Two weeks ago, in my blog on AI Apathy and Tech Effects on Health, I pledged to read Paul Kingsnorth’s Against the Machine, having read a review in the NYTimes. Well! I didn’t expect to tear through it in a weekend, during the very thick of the semester, driven word by word and page by page to see what he would say next. Some things I expected; others I did not. Some things I agreed with and then some; others I reject vehemently. But the book certainly got me talking – to my family, to my students, to my colleagues. I’ve begged a couple of friends to read it just so we can talk. But everyone is so busy. In lieu of that, I will set down my thoughts while they are relatively fresh, beginning with my chief objections.
First, how a lifelong environmentalist can apparently truck with Trump and MAGA Republicans, I cannot quite grasp.
Second, while his ideas about the trend towards transgenderism being an early kind of transhumanism should provoke study and thought, his dismissive attitude towards people struggling with sexual dysphoria – particularly given early evidence that that increase may be caused by ubiquitous exposure to endocrine-disrupting chemicals (EDCs), which are a particular product of our petrochemical machine – seems to lack compassion.

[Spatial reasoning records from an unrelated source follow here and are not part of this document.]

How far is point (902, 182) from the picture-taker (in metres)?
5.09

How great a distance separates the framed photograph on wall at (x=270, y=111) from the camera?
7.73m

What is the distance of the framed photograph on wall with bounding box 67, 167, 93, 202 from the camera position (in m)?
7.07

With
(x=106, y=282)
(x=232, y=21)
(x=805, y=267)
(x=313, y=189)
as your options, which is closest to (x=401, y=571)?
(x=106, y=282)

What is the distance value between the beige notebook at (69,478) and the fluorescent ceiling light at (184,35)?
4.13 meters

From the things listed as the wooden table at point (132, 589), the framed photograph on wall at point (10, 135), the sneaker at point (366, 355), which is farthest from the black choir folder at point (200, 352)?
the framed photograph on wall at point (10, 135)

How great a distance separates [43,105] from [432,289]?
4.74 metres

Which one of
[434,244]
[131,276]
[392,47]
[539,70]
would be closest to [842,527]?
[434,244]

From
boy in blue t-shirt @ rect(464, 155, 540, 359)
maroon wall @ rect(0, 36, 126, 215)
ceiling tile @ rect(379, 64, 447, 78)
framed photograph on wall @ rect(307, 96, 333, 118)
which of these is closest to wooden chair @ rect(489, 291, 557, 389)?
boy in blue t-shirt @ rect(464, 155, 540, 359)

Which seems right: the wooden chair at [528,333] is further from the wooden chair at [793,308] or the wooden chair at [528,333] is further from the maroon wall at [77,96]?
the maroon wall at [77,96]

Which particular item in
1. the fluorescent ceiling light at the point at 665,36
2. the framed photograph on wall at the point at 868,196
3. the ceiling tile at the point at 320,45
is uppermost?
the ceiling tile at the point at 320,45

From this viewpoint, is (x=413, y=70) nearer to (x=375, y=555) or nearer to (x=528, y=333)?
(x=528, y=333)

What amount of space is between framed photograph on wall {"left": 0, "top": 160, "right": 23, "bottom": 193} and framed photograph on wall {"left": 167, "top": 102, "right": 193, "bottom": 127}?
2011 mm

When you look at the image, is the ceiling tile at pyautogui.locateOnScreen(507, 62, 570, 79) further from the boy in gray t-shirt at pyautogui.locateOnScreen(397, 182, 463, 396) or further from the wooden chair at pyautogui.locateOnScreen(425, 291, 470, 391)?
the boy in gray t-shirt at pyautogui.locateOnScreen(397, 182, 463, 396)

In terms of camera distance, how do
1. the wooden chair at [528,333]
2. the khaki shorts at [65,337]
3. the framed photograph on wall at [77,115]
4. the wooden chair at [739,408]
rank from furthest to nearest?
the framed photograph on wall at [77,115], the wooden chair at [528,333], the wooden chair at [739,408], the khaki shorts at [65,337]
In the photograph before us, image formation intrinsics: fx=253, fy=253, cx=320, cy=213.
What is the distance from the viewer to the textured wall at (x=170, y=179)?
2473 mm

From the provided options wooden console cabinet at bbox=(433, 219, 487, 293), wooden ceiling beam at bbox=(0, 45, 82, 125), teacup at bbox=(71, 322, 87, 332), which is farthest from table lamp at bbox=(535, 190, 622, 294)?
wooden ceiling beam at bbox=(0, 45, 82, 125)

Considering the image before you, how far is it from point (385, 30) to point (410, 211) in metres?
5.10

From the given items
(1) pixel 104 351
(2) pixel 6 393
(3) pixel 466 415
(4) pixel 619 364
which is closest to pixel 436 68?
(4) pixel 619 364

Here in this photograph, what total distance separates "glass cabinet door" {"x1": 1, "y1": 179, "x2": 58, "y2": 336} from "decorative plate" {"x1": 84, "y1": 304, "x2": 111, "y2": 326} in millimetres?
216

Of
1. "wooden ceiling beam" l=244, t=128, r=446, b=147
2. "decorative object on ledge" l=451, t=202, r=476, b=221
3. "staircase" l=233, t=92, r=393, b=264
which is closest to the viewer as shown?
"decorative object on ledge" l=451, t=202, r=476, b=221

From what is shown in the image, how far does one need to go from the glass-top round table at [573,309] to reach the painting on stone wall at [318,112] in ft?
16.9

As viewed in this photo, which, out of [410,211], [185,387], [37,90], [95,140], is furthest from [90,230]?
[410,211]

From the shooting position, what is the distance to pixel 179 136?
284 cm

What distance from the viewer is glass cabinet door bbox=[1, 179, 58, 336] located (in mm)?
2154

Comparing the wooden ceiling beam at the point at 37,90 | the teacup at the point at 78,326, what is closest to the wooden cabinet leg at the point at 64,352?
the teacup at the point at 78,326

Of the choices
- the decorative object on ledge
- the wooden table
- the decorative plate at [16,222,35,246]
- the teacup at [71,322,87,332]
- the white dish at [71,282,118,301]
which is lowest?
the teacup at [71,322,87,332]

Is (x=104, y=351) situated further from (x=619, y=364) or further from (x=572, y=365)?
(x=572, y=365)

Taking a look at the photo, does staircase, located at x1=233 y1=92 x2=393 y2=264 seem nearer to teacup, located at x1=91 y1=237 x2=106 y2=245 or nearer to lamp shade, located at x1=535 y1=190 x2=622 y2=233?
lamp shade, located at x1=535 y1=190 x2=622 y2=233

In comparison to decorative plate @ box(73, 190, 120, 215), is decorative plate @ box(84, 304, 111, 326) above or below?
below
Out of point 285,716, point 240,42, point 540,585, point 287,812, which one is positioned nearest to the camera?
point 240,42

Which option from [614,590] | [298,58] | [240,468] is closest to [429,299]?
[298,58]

Third, he appears to categorize all technology together and romanticize a time when 40% of children died before the age of five. Must we reject clean water systems and vaccines, which deploy our natural immune systems, in order to reject the machine writ large?
But do I agree with Kingsnorth’s conception and definition of the machine? Yes, mostly – and then some. He quotes the Welsh poet R.S. Thomas – “The machine appeared / In the distance, singing to itself / Of money. Its song was the web / They were caught in, men and women / Together. The villages were as flies / To be sucked empty” and says that the machine is “ uprooting us from nature, culture, and God, leads us into a mass society, controlled by and for technology, in which we have been on course to become, since at the least the Industrial Revolution, mere cogs in a giant mechanism that we have no control over.”
In my first book, Environmental Legacies of the Copernican Universe, I delved into our mis-imagining of the relationship between our world, our ecosystems and the cosmos. The medieval mind actually had a comprehensive imagination of how humans fit into this macroscopic/macroscopic whole, even if they got some of the math wrong. The Great Chain of Being is just one such conceptual model, encompassing the smallest and humblest beings on Earth in a grand scheme that included God embracing all in the outermost of nesting spheres.
Now, our paradigmatic symbol, the shape of the universe, is a line, infinite, extending out in all directions. That is how we imagine motion, progress, the way things should be. Yet here on Earth, our patterns are circular, spherical, weblike, meshes, one integrated holistic system. Both geometries are true in physics, but we have prioritized the simplest depiction of motion rather than the compound complexity of the circular motion of heavenly planets, just as we have prioritized atomization over whole organisms, and physics and chemistry over biology and chemistry. We want the simplicity our minds can begin to comprehend rather than the complexity that escapes our grasp, that may ultimately lay beyond the power of comprehension.
So I agree with the notion that we should fight “against the machine.” But why “the machine”? The machine, whose mechanisms function more than ever along straight lines, is a product rather than origin of this earlier paradigmatic shift. We should seek to change not only our attitudes towards nature writ large, but our comprehension of the most basic shape of life, our semiotics of line over circle, that our culture now prioritizes. The problem is that on a finite Earth, we are assiduously avoiding looking at what happens when those lines approach a limit. In limits as defined by calculus, the line keeps going ad infinitum as it approaches the limit. Instead, we are reaching tipping points, a death, an absolute end, and the mortality of the planet herself. Just as the brain typically refuses to understand the end of itself, constructing instead an eternal future where we will reunite with the people and things we love now, so our brains refuse to understand that an entire ecosphere of which we are a part could also die, that this version of a living planet could die and us with it. Transhumanism is death. Transplanetism is probably also death, unless we are very, very gentle and observe very careful limits, responding to the signals our living planet is sending us….
I also agree with Kingsnorth that we should be imaginative in opposing the machine, even if we remain a minority resistance. In future, I will aim to examine what a remedied relationship – a blend of technology and culture conducive to life and flourishing – would look like. What would better look like? What if we closed the circle and pursued prevention? As Robin Wall Kimmerer has argued, “all flourishing is mutual.” We cannot remedy our relationship with our ecosphere if we do not first understand and appreciate nature and every aspect of what it means to be human on this Earth. And overall, Kingsnorth has furthered the conversation.